COMPITO RICHIESTO A: Ricopia parola per parola dal brano di lettura tutto ciò che va da "Da Sera Lachi, Sua" fino a "stabilito in Tibet.".
··· BRANO DI LETTURA ···
Da Sera Lachi, Sua Santità si è recato al monastero di Tashi Lhunpo, dove è stato accolto dall’abate Kachen Lobzang Tsetan. Nel corso dei suoi omaggi all’interno del tempio, Sua Santità si è soffermato davanti all’altare dedicato a Tara e a quello di Lhamo prima di sedersi sul trono. Il maestro dei canti ha guidato ii monaci nella recitazione della lode a Gyalwa Gendun Drup, il Primo Dalai Lama e fondatore del monastero.
Il tè e il riso dolce cerimoniale sono stati serviti e i monaci si sono cimentati in un dibattito incentrato sui vari sistemi filosofici analizzati da Shantarakshita nel Tattvasamgraha. Sua Santità ha osservato che questo testo rivela l’ampiezza e la profondità dell’erudizione di Shantarakshita, qualità che ha portato nella tradizione buddhista che ha stabilito in Tibet.
Sua Santità ha anche ricordato di aver iniziato a insegnare il trattato di Gendun Drup sul “Commentario sulla Cognizione Valida” di Dharmakirti (Pramanavarttika) durante la sua precedente visita e ha ribadito la sua speranza e desiderio di poterne completare la trasmissione. Ha citato una strofa tratta da un elogio di Gendun Drup composto per Arya Tara: “Possa io considerare gli altri più importanti di me; possa abbandonare i miei moti egoistici”. Ha scherzato dicendo che i precedenti Dalai Lama erano saggi e avevano realizzazioni e visioni, mentre lui – senza aver avuto visioni – è diventato più famoso di loro.
“Siamo rifugiati che vivono in esilio, eppure siamo riusciti a mantenere viva la nostra religione e la nostra cultura, così radicate nella Tradizione del Nalanda”.
Sua Santità è stato poi l’ospite d’onore alla Settima Convocazione nel vicino Monastero di Namdroling. L’abate Gyangkhang Rinpoche lo ha accolto al suo arrivo e lo ha accompagnato nel tempio dove – prima di sedersi – il Dalai Lama ha acceso la lampada cerimoniale.
···
COMPITO RICHIESTO B: Cita testualmente le voci qui sotto, tutto ciò che va dal loro inizio fino alla riga che contiene "Answer: (54,18) < (56,24) < (15,35) < (32,11)", compresa. Lascia fuori le immagini.
··· ELENCO DELLE VOCI ···
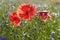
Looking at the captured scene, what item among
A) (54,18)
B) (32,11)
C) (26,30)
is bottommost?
(54,18)

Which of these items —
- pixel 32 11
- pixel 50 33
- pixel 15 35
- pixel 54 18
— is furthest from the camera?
pixel 54 18

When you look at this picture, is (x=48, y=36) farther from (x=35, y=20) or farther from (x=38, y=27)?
(x=35, y=20)

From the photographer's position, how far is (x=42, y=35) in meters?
2.23

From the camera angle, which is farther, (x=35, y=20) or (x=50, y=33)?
(x=35, y=20)

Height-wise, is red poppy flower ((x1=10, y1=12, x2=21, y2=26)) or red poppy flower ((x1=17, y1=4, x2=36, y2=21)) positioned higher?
red poppy flower ((x1=17, y1=4, x2=36, y2=21))

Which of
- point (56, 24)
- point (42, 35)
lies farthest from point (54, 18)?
point (42, 35)

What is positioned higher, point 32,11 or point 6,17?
point 32,11

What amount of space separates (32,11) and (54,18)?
→ 1.24 metres

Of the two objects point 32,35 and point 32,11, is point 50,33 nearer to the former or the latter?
point 32,35

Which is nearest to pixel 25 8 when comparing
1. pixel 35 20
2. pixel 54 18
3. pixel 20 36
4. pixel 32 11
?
pixel 32 11

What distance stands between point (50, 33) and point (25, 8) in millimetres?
577

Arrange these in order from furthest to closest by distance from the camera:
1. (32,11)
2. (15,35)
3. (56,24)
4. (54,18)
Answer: (54,18) < (56,24) < (15,35) < (32,11)

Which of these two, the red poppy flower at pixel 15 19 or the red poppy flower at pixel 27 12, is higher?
the red poppy flower at pixel 27 12

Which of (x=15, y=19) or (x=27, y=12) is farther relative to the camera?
(x=15, y=19)
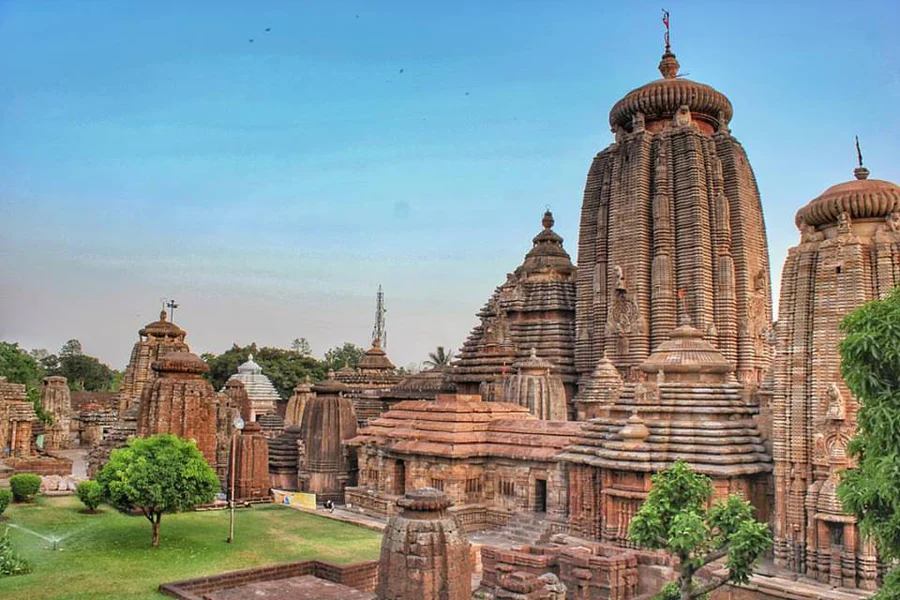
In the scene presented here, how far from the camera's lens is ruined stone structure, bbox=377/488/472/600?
10.1 m

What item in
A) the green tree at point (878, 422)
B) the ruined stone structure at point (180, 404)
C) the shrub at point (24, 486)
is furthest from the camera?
the ruined stone structure at point (180, 404)

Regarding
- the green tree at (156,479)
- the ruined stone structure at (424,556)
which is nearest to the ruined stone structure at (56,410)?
the green tree at (156,479)

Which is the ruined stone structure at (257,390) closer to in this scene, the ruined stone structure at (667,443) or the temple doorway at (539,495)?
the temple doorway at (539,495)

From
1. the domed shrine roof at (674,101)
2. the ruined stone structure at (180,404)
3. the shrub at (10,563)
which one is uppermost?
the domed shrine roof at (674,101)

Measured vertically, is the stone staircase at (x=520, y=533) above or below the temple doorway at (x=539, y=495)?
below

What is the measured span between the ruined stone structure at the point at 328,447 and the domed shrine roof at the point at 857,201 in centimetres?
1936

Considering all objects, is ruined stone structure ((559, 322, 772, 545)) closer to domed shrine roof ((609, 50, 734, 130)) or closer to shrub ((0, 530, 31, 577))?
shrub ((0, 530, 31, 577))

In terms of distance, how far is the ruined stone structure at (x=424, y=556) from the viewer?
10.1m

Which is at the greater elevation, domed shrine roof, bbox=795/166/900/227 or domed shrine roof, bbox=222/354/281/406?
domed shrine roof, bbox=795/166/900/227

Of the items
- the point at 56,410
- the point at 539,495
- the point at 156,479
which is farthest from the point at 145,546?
the point at 56,410

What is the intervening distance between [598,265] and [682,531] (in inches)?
914

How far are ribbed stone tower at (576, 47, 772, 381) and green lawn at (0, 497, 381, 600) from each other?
15.2 metres

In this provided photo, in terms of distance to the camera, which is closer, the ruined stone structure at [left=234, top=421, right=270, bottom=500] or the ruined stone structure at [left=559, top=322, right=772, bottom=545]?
the ruined stone structure at [left=559, top=322, right=772, bottom=545]

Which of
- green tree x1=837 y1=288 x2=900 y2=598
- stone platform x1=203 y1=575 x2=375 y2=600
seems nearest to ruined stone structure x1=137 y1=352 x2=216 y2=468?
stone platform x1=203 y1=575 x2=375 y2=600
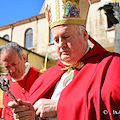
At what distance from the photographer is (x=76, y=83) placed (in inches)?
83.8

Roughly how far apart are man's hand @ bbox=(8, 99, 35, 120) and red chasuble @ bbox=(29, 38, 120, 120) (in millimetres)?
250

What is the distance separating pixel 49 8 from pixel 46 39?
15.0 meters

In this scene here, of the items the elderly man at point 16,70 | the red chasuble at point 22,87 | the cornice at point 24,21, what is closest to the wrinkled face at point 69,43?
the elderly man at point 16,70

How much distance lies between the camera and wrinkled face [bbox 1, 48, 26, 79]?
11.4 feet

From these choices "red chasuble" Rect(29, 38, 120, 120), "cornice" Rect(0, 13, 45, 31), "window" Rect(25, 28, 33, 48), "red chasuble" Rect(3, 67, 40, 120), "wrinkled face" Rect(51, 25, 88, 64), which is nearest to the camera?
"red chasuble" Rect(29, 38, 120, 120)

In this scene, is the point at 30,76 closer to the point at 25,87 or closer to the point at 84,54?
the point at 25,87

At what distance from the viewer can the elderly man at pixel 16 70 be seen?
11.4ft

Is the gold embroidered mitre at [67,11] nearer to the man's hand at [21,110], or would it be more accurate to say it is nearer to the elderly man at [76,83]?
the elderly man at [76,83]

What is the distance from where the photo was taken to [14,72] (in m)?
3.59

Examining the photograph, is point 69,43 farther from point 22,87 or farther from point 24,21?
point 24,21

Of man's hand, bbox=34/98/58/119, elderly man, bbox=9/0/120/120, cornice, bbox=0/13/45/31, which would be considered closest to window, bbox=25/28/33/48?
cornice, bbox=0/13/45/31

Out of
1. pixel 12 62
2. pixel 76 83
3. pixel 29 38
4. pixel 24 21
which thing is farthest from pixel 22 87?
pixel 24 21

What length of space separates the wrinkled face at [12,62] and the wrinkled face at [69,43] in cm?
134

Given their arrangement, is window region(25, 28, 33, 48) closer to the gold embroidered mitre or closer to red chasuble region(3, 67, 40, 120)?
red chasuble region(3, 67, 40, 120)
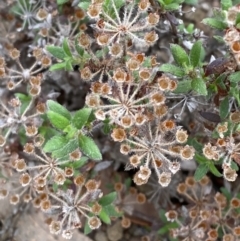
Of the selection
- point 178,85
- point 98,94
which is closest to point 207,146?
point 178,85

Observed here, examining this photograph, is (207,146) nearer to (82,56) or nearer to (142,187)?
(82,56)

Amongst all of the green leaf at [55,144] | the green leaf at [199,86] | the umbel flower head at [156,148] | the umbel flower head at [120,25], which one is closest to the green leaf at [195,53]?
the green leaf at [199,86]

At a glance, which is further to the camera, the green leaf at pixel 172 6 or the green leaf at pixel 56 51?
the green leaf at pixel 56 51

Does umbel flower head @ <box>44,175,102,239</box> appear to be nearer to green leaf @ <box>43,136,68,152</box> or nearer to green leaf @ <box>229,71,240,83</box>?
green leaf @ <box>43,136,68,152</box>

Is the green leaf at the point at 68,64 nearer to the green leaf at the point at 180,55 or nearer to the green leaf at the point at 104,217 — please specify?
the green leaf at the point at 180,55

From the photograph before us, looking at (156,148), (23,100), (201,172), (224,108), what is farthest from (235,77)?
(23,100)

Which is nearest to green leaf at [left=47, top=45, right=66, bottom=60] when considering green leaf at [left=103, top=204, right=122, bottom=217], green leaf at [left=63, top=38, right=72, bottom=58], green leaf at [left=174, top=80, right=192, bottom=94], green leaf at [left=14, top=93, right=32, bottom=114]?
green leaf at [left=63, top=38, right=72, bottom=58]

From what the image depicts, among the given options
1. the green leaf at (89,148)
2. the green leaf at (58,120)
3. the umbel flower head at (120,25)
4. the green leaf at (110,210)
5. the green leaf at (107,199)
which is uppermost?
the umbel flower head at (120,25)
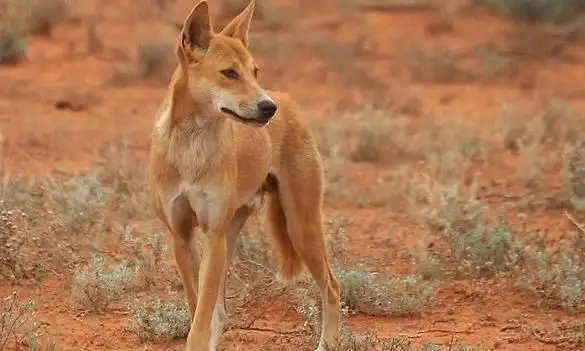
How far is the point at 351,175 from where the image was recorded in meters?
10.8

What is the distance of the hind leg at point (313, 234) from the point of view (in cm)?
638

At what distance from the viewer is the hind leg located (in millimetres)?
6379

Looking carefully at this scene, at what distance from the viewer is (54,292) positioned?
7.31 metres

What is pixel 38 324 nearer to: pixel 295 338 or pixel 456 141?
pixel 295 338

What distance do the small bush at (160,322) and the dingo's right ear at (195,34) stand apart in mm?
1537

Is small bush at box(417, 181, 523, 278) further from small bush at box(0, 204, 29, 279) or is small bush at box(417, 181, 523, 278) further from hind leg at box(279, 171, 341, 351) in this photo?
small bush at box(0, 204, 29, 279)

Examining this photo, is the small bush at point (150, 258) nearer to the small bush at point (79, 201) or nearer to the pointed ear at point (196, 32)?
the small bush at point (79, 201)

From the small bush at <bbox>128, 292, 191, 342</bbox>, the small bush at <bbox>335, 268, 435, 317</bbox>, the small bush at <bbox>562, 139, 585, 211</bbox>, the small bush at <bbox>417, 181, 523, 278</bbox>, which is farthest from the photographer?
the small bush at <bbox>562, 139, 585, 211</bbox>

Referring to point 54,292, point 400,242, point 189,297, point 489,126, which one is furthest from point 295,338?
point 489,126

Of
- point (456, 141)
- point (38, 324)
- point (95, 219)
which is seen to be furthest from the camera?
point (456, 141)

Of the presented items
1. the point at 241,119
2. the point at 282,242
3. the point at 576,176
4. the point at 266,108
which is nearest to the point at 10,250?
the point at 282,242

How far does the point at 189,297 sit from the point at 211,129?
816mm

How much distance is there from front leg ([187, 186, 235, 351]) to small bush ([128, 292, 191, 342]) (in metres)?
0.88

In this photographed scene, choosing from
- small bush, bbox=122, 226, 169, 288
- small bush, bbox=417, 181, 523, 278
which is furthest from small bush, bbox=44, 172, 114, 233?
small bush, bbox=417, 181, 523, 278
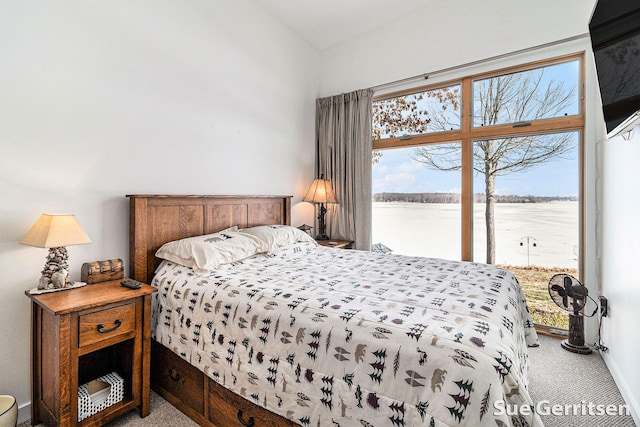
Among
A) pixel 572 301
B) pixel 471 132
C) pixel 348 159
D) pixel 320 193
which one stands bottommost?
pixel 572 301

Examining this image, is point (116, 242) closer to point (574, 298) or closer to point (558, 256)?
point (574, 298)

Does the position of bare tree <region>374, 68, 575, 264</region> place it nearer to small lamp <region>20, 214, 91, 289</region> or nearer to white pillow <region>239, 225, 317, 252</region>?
white pillow <region>239, 225, 317, 252</region>

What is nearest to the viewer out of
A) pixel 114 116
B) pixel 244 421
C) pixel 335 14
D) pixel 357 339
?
pixel 357 339

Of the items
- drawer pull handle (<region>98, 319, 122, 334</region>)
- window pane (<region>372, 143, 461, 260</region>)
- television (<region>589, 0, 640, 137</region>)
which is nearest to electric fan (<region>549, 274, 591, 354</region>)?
window pane (<region>372, 143, 461, 260</region>)

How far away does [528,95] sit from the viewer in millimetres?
2912

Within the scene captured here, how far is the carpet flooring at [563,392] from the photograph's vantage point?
1732 mm

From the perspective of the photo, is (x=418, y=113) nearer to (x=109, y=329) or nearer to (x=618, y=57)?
(x=618, y=57)

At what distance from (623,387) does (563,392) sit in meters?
0.33

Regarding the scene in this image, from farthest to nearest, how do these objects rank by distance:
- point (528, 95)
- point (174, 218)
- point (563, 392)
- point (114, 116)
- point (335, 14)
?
point (335, 14) < point (528, 95) < point (174, 218) < point (114, 116) < point (563, 392)

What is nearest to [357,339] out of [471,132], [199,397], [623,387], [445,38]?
[199,397]

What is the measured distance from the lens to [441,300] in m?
1.44

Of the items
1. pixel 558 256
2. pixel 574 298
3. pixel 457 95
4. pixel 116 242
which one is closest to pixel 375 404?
pixel 116 242

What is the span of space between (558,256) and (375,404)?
2.68 m

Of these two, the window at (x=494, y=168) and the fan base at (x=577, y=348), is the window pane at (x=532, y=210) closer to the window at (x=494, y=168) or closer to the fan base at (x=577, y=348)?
the window at (x=494, y=168)
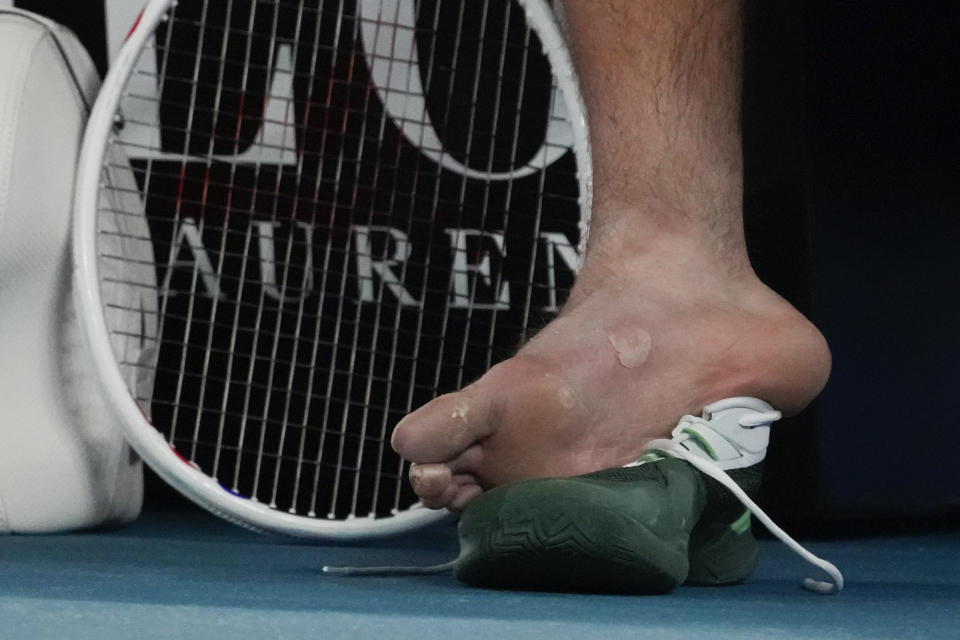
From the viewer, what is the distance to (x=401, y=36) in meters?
1.11

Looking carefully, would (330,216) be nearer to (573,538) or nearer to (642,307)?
(642,307)

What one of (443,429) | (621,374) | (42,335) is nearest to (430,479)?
(443,429)

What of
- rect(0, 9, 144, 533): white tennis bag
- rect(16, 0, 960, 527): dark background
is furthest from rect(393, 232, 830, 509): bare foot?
rect(0, 9, 144, 533): white tennis bag

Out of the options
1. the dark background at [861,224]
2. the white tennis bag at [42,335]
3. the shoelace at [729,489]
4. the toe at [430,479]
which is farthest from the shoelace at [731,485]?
the white tennis bag at [42,335]

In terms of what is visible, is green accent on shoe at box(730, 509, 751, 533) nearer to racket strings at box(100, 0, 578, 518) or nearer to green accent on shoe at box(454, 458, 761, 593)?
green accent on shoe at box(454, 458, 761, 593)

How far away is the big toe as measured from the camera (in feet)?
1.91

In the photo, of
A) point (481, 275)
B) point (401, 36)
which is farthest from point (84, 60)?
point (481, 275)

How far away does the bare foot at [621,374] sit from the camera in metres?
0.63

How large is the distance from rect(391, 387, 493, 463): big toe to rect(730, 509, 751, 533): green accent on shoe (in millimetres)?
152

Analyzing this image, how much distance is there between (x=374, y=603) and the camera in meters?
0.49

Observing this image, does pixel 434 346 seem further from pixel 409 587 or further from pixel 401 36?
pixel 409 587

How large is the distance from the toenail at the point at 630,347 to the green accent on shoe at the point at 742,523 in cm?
10

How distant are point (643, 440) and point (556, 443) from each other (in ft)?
0.18

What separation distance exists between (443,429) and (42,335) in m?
0.49
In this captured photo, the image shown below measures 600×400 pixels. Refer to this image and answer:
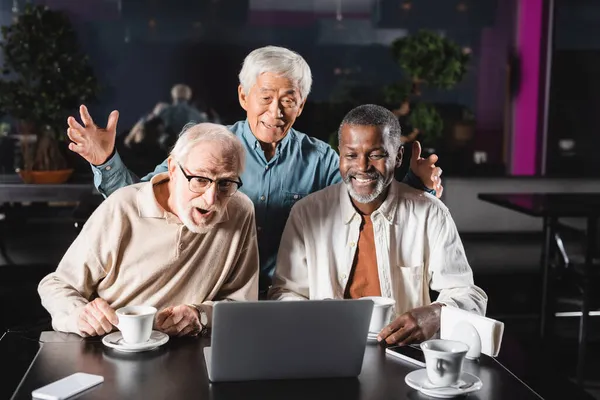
···
RISPOSTA ALL'ESERCIZIO A:
Da Sera Lachi, Sua Santità si è recato al monastero di Tashi Lhunpo, dove è stato accolto dall’abate Kachen Lobzang Tsetan. Nel corso dei suoi omaggi all’interno del tempio, Sua Santità si è soffermato davanti all’altare dedicato a Tara e a quello di Lhamo prima di sedersi sul trono. Il maestro dei canti ha guidato ii monaci nella recitazione della lode a Gyalwa Gendun Drup, il Primo Dalai Lama e fondatore del monastero.
Il tè e il riso dolce cerimoniale sono stati serviti e i monaci si sono cimentati in un dibattito incentrato sui vari sistemi filosofici analizzati da Shantarakshita nel Tattvasamgraha. Sua Santità ha osservato che questo testo rivela l’ampiezza e la profondità dell’erudizione di Shantarakshita, qualità che ha portato nella tradizione buddhista che ha stabilito in Tibet.

RISPOSTA ALL'ESERCIZIO B:
Looking at the captured scene, what item among
A) (54,18)
B) (32,11)
C) (26,30)
is bottommost?
(54,18)

Which of these items —
- pixel 32 11
- pixel 50 33
- pixel 15 35
- pixel 54 18
— is furthest from the camera?
pixel 54 18

When you look at this picture, is (x=48, y=36) farther from (x=35, y=20) or farther from (x=38, y=27)?
(x=35, y=20)

From the photographer's position, how far is (x=42, y=35) in meters?
2.23

From the camera angle, which is farther, (x=35, y=20) or (x=50, y=33)?
(x=35, y=20)

Height-wise, is red poppy flower ((x1=10, y1=12, x2=21, y2=26)) or red poppy flower ((x1=17, y1=4, x2=36, y2=21)) positioned higher?
red poppy flower ((x1=17, y1=4, x2=36, y2=21))

Which of
- point (56, 24)
- point (42, 35)
lies farthest from point (54, 18)?
point (42, 35)

What is positioned higher, point 32,11 or point 6,17?
point 32,11

What amount of space separates (32,11) and (54,18)?
→ 1.24 metres

Of the two objects point 32,35 and point 32,11, is point 50,33 nearer to the former or the latter?
point 32,35

Which is nearest to pixel 25 8 when comparing
1. pixel 35 20
2. pixel 54 18
3. pixel 20 36
4. pixel 32 11
?
pixel 32 11

What distance stands between point (50, 33) and point (25, 8) in millimetres?
577

Arrange these in order from furthest to closest by distance from the camera:
1. (32,11)
2. (15,35)
3. (56,24)
4. (54,18)
Answer: (54,18) < (56,24) < (15,35) < (32,11)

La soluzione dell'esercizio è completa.